## [Assignment A]
In the article on cryptocurrency and banking, what is JPM Coin secured with?
## [Assignment B]
Please copy word for word the passage of the article on cryptocurrency and banking running from "Until recently, if" up to and including "terms of banking?".

-- Extracted text follows --

Until recently, if you wanted to buy a cryptocurrency, you needed to use a bureau de change for digital money or a cryptocurrency exchange, as most traditional banks ignored the potential of virtual coins. However, this has changed and an increasing number of financial institutions are interested in this new technology. What may the future of independent cryptocurrency trade look like in terms of banking?
According to a new report released by KPMG, central banks in Asia and Europe are in the final stages of launching digital currencies for future payment systems and cross-border transactions. It means that governments view the launch of central bank digital currencies (CBDC) as a method of realising advantages within the global trade system in future. This is connected with the stance of the International Monetary Fund (IMF), which expressed its support for developing cryptocurrencies secured with fiat money and claimed that they may reduce dependence on government-issued money. Dong He, the Deputy Director of the Monetary and Capital Markets Department (MCM) of the International Monetary Fund, believes that,
unlike bank transfers, crypto asset transactions can be cleared and settled quickly without intermediaries. The advantages are especially apparent in cross-border payments, which are expensive, cumbersome, and not very transparent. New services using distributed ledger technology and cryptographic assets have reduced the time it takes for cross-border payments to reach their destination from days to seconds.
It is worth remembering that stablecoins of this kind have already been issued by private businesses to support exchange, clearance and settlement processes in banking organisations and networks. For instance, JP Morgan Chase announced last year that they developed a means of payment that was viewed as the first cryptocurrency backed by a large bank. JPM Coin, as the bank calls its first digital coin, is linked with a fiat currency because it is secured with American dollars on the JPMorgan Chase N.A. accounts.

-- Extracted text concluded --
-- Study material follows --

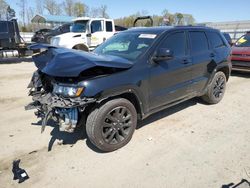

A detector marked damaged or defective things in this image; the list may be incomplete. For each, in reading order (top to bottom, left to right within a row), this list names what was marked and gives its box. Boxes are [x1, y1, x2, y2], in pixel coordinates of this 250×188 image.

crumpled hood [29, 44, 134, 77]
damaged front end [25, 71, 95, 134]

-- Study material concluded --
-- Study material follows --

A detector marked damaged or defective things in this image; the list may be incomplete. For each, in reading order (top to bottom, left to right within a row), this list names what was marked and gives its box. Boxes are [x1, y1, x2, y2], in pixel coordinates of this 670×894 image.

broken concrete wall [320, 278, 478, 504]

-- Study material concluded --
-- Study material follows --

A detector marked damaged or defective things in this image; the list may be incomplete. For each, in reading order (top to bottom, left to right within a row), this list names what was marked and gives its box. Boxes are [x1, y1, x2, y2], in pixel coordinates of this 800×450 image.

-- Study material concluded --

## [Answer area A]
American dollars on the JPMorgan Chase N.A. accounts.

## [Answer area B]
Until recently, if you wanted to buy a cryptocurrency, you needed to use a bureau de change for digital money or a cryptocurrency exchange, as most traditional banks ignored the potential of virtual coins. However, this has changed and an increasing number of financial institutions are interested in this new technology. What may the future of independent cryptocurrency trade look like in terms of banking?